▶ [Exercise details]: Your output must consist solely of the lines from the one containing "Among the listed items" through the end of the records, reproduced exactly.

## start

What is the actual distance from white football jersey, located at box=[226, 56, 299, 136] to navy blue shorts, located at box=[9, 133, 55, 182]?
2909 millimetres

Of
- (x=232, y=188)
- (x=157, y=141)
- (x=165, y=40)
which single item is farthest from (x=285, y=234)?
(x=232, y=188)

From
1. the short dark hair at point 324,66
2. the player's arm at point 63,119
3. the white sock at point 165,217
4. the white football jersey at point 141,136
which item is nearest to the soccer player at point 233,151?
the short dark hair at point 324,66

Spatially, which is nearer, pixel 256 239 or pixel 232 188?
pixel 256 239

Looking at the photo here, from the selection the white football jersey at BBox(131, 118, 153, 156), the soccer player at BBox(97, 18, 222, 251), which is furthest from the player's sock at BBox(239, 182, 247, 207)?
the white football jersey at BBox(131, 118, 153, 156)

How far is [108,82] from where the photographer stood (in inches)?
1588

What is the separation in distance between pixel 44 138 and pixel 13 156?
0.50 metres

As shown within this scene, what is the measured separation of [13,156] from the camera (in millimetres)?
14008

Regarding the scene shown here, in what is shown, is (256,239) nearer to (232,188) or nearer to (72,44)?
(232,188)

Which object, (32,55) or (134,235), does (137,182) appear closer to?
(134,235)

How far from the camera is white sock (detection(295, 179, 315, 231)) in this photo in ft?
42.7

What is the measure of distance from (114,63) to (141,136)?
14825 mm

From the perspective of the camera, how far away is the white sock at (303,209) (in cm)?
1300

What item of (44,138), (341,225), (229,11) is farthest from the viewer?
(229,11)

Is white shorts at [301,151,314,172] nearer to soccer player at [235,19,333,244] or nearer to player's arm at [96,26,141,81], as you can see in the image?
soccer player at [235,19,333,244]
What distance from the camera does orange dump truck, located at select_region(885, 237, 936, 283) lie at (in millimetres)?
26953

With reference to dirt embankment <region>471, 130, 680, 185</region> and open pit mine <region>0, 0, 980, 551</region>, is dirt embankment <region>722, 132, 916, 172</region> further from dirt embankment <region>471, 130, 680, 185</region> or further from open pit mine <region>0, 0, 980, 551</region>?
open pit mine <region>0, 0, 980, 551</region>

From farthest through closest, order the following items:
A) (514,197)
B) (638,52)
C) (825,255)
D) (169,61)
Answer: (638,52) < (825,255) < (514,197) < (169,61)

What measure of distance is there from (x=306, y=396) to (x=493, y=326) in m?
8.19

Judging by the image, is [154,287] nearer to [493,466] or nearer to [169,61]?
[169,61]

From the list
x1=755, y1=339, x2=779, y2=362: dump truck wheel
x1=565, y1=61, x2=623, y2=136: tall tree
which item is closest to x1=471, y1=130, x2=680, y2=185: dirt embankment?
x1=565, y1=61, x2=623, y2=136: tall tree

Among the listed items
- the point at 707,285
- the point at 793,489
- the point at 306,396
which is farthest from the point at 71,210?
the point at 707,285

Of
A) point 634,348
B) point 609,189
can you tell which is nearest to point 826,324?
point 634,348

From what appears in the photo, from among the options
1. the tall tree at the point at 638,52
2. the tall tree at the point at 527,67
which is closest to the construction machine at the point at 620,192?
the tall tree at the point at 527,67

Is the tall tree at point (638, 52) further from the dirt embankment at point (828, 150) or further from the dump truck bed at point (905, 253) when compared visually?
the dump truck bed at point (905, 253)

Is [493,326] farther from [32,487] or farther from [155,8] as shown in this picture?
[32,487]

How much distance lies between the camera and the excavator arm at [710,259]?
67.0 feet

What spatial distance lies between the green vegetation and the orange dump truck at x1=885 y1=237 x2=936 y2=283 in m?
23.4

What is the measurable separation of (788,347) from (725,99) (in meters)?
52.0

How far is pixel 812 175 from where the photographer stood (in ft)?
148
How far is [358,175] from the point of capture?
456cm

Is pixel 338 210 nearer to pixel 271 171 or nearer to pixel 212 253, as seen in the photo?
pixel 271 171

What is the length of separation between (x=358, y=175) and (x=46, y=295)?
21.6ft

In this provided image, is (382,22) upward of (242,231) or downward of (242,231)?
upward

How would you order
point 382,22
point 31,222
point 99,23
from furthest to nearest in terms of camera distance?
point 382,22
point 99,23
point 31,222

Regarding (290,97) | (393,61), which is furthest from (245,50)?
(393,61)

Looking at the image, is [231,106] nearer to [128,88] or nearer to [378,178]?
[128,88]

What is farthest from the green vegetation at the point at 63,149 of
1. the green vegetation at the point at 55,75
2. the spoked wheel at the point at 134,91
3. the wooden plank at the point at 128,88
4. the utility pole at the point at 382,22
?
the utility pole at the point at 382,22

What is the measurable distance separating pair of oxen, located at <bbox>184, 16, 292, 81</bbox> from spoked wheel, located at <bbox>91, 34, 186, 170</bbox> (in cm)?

## end

▶ [Output of the task]:
Among the listed items
- the point at 707,285
- the point at 793,489
- the point at 306,396
which is farthest from the point at 71,210?
the point at 707,285

Of
A) point 634,348
B) point 609,189
can you tell which is nearest to point 826,324?
point 634,348

From what appears in the photo, from among the options
1. the tall tree at the point at 638,52
2. the tall tree at the point at 527,67
which is closest to the construction machine at the point at 620,192?
the tall tree at the point at 527,67

Is the tall tree at point (638, 52) further from the dirt embankment at point (828, 150) or further from the dump truck bed at point (905, 253) when compared visually?
the dump truck bed at point (905, 253)

Is [493,326] farther from [32,487] or farther from [155,8] as shown in this picture?
[32,487]

How much distance lies between the camera and the excavator arm at [710,259]?
67.0 feet

What spatial distance lies between the green vegetation and the orange dump truck at x1=885 y1=237 x2=936 y2=283 in m?
23.4

What is the measurable separation of (788,347) from (725,99) (in meters)?
52.0

How far is pixel 812 175 from where the photographer stood (in ft)?
148
How far is [358,175] from the point of capture?
456cm

Is pixel 338 210 nearer to pixel 271 171 or nearer to pixel 212 253, as seen in the photo?
pixel 271 171

What is the length of separation between (x=358, y=175) and (x=46, y=295)?
21.6ft

In this provided image, is (382,22) upward of (242,231) or downward of (242,231)?
upward

How would you order
point 382,22
point 31,222
point 99,23
from furthest to nearest in terms of camera distance?
point 382,22
point 99,23
point 31,222

Regarding (290,97) | (393,61), which is furthest from (245,50)?
(393,61)

Looking at the image, is [231,106] nearer to [128,88] or nearer to [378,178]?
[128,88]

What is farthest from the green vegetation at the point at 63,149 of
1. the green vegetation at the point at 55,75
2. the spoked wheel at the point at 134,91
3. the wooden plank at the point at 128,88
4. the utility pole at the point at 382,22
?
the utility pole at the point at 382,22

What is the measurable distance separating pair of oxen, located at <bbox>184, 16, 292, 81</bbox> from spoked wheel, located at <bbox>91, 34, 186, 170</bbox> (in cm)?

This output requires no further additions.